What is the State of Organic Waste Methane Emission in the Middle East
Biodegradable materials are often stored in landfills, and when they decompose, they emit Methane. These solid wastes, especially where they are together in a landfill, trap heat and, as a result, release greenhouse gases which is detrimental to the climate and the citizens’ health.
In the Middle East, Methane emission is drawing attention due to urbanization, rising population, and mutually increasing solid waste production. Like every other climate-conscious region, the region has begun to significantly attempt to reduce the emission of Methane in its territory by implementing strategic measures. Countries like Saudi Arabia and Iran have established Municipal Solid Waste Management to see the collection, transportation, and treatment of these wastes after production.
Generally, other countries in the Middle East have taken measures such as waste recycling, composting, waste reduction, conversion to energy, and compost creation.
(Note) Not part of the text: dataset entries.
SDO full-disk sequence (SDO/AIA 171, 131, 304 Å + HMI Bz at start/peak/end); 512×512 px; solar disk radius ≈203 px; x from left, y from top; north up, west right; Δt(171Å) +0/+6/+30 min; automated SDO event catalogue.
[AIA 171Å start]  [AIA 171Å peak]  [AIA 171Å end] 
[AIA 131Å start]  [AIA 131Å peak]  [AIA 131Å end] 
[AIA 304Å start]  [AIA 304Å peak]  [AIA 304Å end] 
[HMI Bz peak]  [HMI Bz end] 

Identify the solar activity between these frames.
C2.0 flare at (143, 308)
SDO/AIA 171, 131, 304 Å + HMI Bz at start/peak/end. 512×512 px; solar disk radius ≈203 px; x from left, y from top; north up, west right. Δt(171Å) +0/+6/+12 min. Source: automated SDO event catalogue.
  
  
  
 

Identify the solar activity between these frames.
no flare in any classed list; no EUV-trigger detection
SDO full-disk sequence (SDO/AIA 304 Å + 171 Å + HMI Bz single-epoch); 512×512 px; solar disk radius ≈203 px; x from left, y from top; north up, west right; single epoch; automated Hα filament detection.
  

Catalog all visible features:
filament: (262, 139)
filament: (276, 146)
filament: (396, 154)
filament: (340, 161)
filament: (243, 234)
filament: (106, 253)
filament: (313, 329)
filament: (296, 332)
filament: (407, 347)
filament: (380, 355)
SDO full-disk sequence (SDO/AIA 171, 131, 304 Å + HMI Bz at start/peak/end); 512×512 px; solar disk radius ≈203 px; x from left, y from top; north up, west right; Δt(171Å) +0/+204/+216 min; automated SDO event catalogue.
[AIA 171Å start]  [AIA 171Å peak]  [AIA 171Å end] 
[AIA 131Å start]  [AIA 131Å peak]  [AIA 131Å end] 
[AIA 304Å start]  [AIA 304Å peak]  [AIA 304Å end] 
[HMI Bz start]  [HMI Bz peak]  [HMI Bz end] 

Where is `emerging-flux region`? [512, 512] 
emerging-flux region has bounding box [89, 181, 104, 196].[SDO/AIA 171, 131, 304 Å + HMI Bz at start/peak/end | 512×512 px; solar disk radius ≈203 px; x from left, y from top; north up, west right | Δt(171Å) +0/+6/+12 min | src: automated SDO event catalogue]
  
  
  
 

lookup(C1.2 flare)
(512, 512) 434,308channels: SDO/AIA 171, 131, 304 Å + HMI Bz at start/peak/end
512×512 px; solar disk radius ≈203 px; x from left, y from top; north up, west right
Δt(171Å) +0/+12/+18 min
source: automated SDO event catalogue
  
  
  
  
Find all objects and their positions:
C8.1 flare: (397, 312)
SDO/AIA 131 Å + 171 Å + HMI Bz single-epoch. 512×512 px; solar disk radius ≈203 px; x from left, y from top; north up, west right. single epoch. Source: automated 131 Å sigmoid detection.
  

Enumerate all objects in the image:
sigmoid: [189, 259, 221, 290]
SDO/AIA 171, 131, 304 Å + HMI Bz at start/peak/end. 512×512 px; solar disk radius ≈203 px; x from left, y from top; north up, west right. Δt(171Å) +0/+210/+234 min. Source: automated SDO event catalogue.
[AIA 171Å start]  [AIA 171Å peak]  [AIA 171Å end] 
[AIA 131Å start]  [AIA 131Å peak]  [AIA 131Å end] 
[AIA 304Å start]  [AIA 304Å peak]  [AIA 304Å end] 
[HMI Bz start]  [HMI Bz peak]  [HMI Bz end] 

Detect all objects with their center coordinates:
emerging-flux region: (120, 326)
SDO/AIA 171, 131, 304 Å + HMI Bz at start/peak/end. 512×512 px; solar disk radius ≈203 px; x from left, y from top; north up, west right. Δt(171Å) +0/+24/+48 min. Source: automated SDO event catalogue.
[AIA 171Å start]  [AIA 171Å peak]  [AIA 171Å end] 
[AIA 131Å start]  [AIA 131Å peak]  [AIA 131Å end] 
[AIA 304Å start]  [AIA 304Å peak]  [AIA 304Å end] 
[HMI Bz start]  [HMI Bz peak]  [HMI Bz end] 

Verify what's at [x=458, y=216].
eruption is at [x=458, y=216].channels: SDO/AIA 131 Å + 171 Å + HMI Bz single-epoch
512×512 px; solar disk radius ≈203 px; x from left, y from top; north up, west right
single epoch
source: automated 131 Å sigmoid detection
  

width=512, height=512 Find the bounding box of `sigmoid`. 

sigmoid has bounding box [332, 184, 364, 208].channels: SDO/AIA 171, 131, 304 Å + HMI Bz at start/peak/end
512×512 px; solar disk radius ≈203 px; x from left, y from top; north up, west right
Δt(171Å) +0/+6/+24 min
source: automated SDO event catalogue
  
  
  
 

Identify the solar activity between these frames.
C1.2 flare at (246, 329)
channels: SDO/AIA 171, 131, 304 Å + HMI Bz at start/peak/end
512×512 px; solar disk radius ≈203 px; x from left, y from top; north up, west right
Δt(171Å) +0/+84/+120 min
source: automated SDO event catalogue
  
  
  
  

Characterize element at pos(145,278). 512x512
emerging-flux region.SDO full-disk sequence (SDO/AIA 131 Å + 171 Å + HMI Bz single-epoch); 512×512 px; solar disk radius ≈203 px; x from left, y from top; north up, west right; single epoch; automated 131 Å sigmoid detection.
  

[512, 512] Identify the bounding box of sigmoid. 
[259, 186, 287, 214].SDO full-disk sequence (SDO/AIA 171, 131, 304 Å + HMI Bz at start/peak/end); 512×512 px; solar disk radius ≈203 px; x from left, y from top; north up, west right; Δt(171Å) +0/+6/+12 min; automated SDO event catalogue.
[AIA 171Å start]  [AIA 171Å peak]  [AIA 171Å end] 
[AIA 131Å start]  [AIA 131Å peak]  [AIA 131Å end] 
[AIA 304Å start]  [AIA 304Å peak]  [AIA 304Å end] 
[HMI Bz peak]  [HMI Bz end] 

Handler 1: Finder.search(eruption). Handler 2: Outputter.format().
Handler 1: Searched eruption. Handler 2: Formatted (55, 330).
The cumulation of many of these measures has aided the Middle East’s efforts at reducing Methane production.
How has the Middle East Attempted to Reduce Organic Waste Methane Emission
Over the last few years, the Middle East has been very intentional in its Methane emission reduction efforts. For instance, the government of Iraq has undertaken legislative reforms to see to the use of solid waste for producing electricity and methane gas. Saudi Arabia has also vowed to join the Global Methane Pledge in pursuance of its goal to reduce Methane emissions by 30% come 2030 and its pledge to be committed to delivering a cleaner and greener future.
Thus, the country has begun to opt for mechanisms to control methane output and technology to prevent Methane from escaping into the air after it is trapped in the ground. The country aims to achieve net zero emissions by 2060. This effort is particularly commendable given that Saudi Arabia is the largest emitter of greenhouse gases globally.
While some countries in the Middle East did not sign up for Methane emission reduction, there is no doubt that many states in the region are doing all in their capacity to reduce Methane effectively. One can only hope their efforts can make up for those who don’t. Notably, several Middle East leaders have placed individual pledges at the COP26 summit in Glasgow, where they vowed to cut down on Methane emissions by 30% come 2030 and take active steps to tackle accompanying climate issues.
The Middle East’s commitment to Methane emission reduction is a call to action for other countries. Global Methane emission needs to be significantly reduced, or it invalidates the efforts of other well-meaning regions like the Middle East. It is hoped that such will be the case before the year ends.